Spatial relationship records:
--------------------------------------------------

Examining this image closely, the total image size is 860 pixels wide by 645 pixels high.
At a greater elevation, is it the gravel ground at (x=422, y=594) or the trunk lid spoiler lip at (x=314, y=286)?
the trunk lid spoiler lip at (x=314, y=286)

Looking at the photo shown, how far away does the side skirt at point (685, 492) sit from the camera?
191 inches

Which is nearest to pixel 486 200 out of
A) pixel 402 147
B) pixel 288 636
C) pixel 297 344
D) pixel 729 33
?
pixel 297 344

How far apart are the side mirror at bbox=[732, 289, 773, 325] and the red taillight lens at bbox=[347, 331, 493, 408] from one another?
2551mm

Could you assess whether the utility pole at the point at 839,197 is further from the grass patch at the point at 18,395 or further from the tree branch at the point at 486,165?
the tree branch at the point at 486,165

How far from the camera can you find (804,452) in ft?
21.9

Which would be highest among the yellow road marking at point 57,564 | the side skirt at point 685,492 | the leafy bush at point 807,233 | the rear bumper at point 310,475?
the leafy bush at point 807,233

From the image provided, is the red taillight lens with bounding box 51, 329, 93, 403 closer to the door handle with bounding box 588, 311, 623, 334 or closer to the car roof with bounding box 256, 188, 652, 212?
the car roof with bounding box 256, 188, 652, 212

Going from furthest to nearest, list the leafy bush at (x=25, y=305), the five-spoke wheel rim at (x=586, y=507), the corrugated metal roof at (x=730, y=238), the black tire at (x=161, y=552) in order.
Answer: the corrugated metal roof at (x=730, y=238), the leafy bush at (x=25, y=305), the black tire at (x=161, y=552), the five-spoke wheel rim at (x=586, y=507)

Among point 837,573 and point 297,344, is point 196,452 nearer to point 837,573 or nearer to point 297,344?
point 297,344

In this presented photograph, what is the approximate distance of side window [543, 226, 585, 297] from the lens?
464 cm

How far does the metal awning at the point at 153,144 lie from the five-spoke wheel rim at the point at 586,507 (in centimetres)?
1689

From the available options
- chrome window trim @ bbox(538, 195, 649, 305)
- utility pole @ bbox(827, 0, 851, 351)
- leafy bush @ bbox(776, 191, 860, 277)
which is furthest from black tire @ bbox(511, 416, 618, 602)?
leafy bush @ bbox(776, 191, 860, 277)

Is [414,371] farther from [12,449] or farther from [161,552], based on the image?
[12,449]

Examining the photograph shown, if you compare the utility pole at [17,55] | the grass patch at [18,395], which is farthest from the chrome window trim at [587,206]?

--------------------------------------------------

What is expected: Each record above should be repeated exactly as it appears.

Solution to this problem:
Examining this image closely, the total image size is 860 pixels wide by 645 pixels high.
At a greater elevation, is it the gravel ground at (x=422, y=594) or the trunk lid spoiler lip at (x=314, y=286)?
the trunk lid spoiler lip at (x=314, y=286)

Looking at the photo shown, how far away does the side skirt at point (685, 492) sit from the camera?
191 inches

Which is nearest to pixel 486 200 out of
A) pixel 402 147
B) pixel 288 636
C) pixel 297 344
D) pixel 729 33
?
pixel 297 344

How far apart are the side mirror at bbox=[732, 289, 773, 325] and the red taillight lens at bbox=[347, 331, 493, 408] from one another?
2551mm

Could you assess whether the utility pole at the point at 839,197 is further from the grass patch at the point at 18,395 or further from the tree branch at the point at 486,165?
the tree branch at the point at 486,165

How far from the camera can you find (804,452) in ft?
21.9

Which would be highest among the yellow road marking at point 57,564 | the side skirt at point 685,492 | the leafy bush at point 807,233 | the rear bumper at point 310,475?
the leafy bush at point 807,233

From the image provided, is the red taillight lens with bounding box 51, 329, 93, 403 closer to the door handle with bounding box 588, 311, 623, 334 or closer to the car roof with bounding box 256, 188, 652, 212?
the car roof with bounding box 256, 188, 652, 212

Going from furthest to nearest, list the leafy bush at (x=25, y=305), the five-spoke wheel rim at (x=586, y=507), the corrugated metal roof at (x=730, y=238), the black tire at (x=161, y=552) in order.
Answer: the corrugated metal roof at (x=730, y=238), the leafy bush at (x=25, y=305), the black tire at (x=161, y=552), the five-spoke wheel rim at (x=586, y=507)

Among point 837,573 and point 297,344, is point 196,452 nearer to point 837,573 or nearer to point 297,344?
point 297,344

In this presented photograph, what is the approximate distance of side window [543, 226, 585, 297] from the lens?
464 cm

How far does the metal awning at the point at 153,144 lie from the five-spoke wheel rim at the point at 586,507 (in centimetres)?
1689

From the available options
- chrome window trim @ bbox(538, 195, 649, 305)
- utility pole @ bbox(827, 0, 851, 351)
- leafy bush @ bbox(776, 191, 860, 277)
which is furthest from black tire @ bbox(511, 416, 618, 602)?
leafy bush @ bbox(776, 191, 860, 277)

Is [414,371] farther from [12,449] or farther from [161,552], based on the image?
[12,449]

Examining the photograph shown, if you compare the utility pole at [17,55] | the grass patch at [18,395], which is farthest from the chrome window trim at [587,206]?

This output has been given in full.